The 11th Circuit Court of Appeals in Atlanta said the group suing Florida over the nearly 70-year-old rule lacked legal standing to challenge the law and failed to prove any injury.
The decision means Florida election officials can keep Republican candidates listed first on the ballot.
This case definitely dives into the obscure end of the election law pool. Back in the 1950s, when Democrats controlled both chambers of the state legislature and the governor’s mansion, they passed a law saying that presidential candidate of the same party as the Governor would automatically appear first on the presidential election ballot. That clearly worked out well for the Democrats back in the day, but in the modern era, the Republicans have won every governor’s race since 1998. That means that the GOP candidate has been at the top of the ballot no matter which party held the White House.
That was a rather silly law for Democrats to pass in the first place, and now it’s come back to bite them on their collective backsides. But is the law constitutional? We still don’t know because the judge never got around to ruling on that question. He simply determined that the plaintiffs didn’t have standing to bring the case because they couldn’t demonstrate any harm they would suffer from leaving the law in place. (A lower court judge previously ruled the law unconstitutional.)

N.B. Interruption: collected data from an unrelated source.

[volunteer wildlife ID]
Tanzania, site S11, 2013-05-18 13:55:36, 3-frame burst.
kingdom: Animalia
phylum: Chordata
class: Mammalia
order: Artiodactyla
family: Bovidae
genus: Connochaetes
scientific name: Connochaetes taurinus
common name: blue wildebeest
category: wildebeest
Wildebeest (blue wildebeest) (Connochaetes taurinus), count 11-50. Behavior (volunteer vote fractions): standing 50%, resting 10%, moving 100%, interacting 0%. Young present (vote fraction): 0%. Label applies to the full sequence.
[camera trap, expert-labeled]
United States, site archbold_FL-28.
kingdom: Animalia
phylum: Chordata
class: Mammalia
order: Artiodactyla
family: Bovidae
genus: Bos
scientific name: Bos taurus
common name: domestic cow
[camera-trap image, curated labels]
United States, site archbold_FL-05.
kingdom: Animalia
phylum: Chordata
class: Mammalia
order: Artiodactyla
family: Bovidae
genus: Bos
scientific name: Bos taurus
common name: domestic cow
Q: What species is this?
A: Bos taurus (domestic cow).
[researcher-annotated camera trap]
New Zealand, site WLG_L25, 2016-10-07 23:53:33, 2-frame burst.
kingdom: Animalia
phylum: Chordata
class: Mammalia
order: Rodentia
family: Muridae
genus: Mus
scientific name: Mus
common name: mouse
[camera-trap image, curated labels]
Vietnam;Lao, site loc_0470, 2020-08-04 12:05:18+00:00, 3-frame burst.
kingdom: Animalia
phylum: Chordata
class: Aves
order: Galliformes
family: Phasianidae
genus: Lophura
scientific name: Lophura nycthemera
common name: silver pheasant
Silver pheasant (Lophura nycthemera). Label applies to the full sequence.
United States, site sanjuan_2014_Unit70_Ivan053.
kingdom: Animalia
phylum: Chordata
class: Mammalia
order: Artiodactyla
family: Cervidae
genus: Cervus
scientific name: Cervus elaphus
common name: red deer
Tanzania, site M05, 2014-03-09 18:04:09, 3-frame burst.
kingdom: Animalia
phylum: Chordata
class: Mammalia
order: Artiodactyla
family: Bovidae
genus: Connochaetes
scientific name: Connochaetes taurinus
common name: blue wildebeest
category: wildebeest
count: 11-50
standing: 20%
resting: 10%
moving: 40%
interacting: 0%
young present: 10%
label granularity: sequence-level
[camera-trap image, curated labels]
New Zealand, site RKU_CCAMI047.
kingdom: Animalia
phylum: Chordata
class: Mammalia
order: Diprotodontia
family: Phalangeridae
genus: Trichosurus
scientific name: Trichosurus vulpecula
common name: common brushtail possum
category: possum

The basis for the complaint seems to be testimony provided by “experts” claiming that having the top position on the ballot gives a candidate “as much as a 5 percent advantage in elections.” Does that sound right to you? It would seem to imply that a significant number of voters are too stupid to read their own ballot and are just picking the first name they see. Perhaps a better explanation is that the candidate who won last time has the power of incumbency working for them and they therefore have better odds of winning.
It’s not as if Florida is unique in using this system. It’s actually quite common. New York’s election laws provide that “the candidate or candidates of the party which polled for its candidate for the office of governor at the last preceding election for such office the highest number of votes” will be on the top line. That’s just a very wordy way to say that if you won the last governor’s election, your party goes first on the ballot.
Even if you believe that being on the top of the ballot offers an advantage, somebody has to be on the top. How do you propose to make the decision… with a coin flip every two years? And if you start doing that, then you’ll have to invite the Libertarians, the Green Party and everyone else to participate. All things considered, this sounds like a rather pointless argument to be having and tying up the court’s time. Just stick with the current rules and may the best man/woman/extraterrestrial win.